═════ Task input

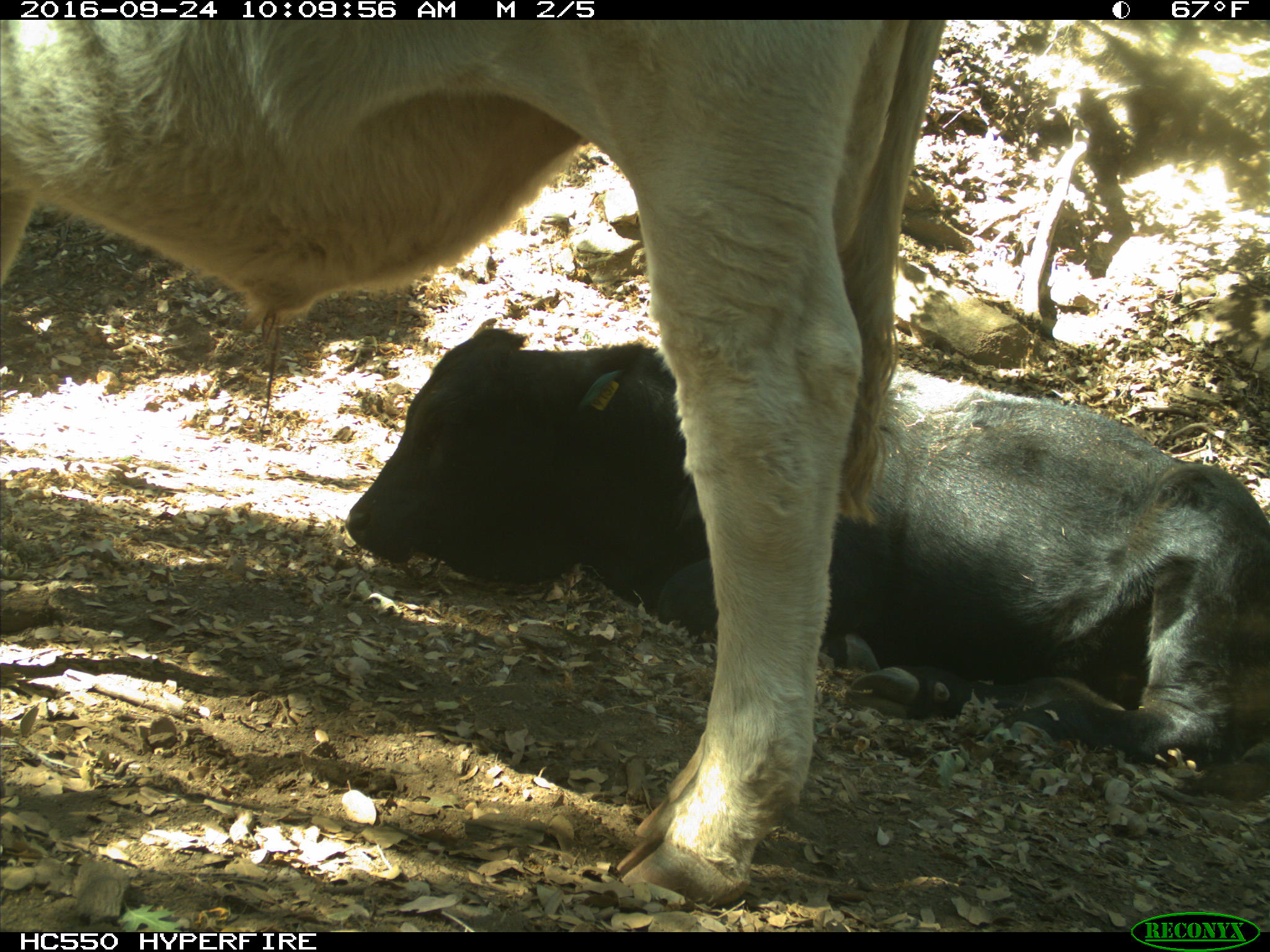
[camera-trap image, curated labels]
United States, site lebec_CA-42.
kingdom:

══════════
═════ Task input

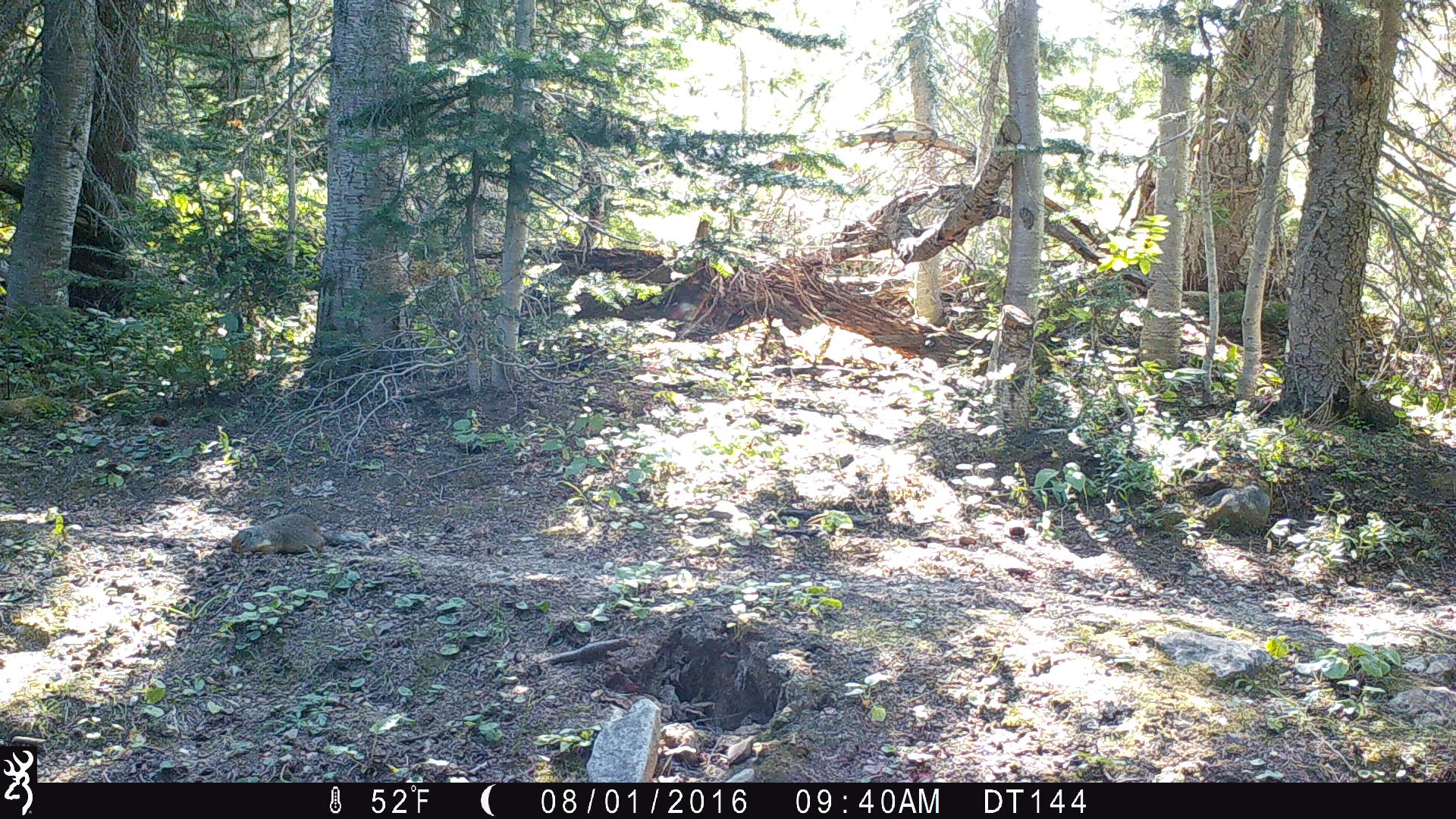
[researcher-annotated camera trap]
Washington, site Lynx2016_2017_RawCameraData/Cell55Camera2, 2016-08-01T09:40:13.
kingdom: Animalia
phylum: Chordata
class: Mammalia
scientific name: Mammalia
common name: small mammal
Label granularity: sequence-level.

══════════

### Exercise objective:
The reply should consist solely of the lines above from the one that has "kingdom: Animalia" through the one that has "Label granularity: sequence-level.", reproduced exactly.

### Task solution:
kingdom: Animalia
phylum: Chordata
class: Mammalia
scientific name: Mammalia
common name: small mammal
Label granularity: sequence-level.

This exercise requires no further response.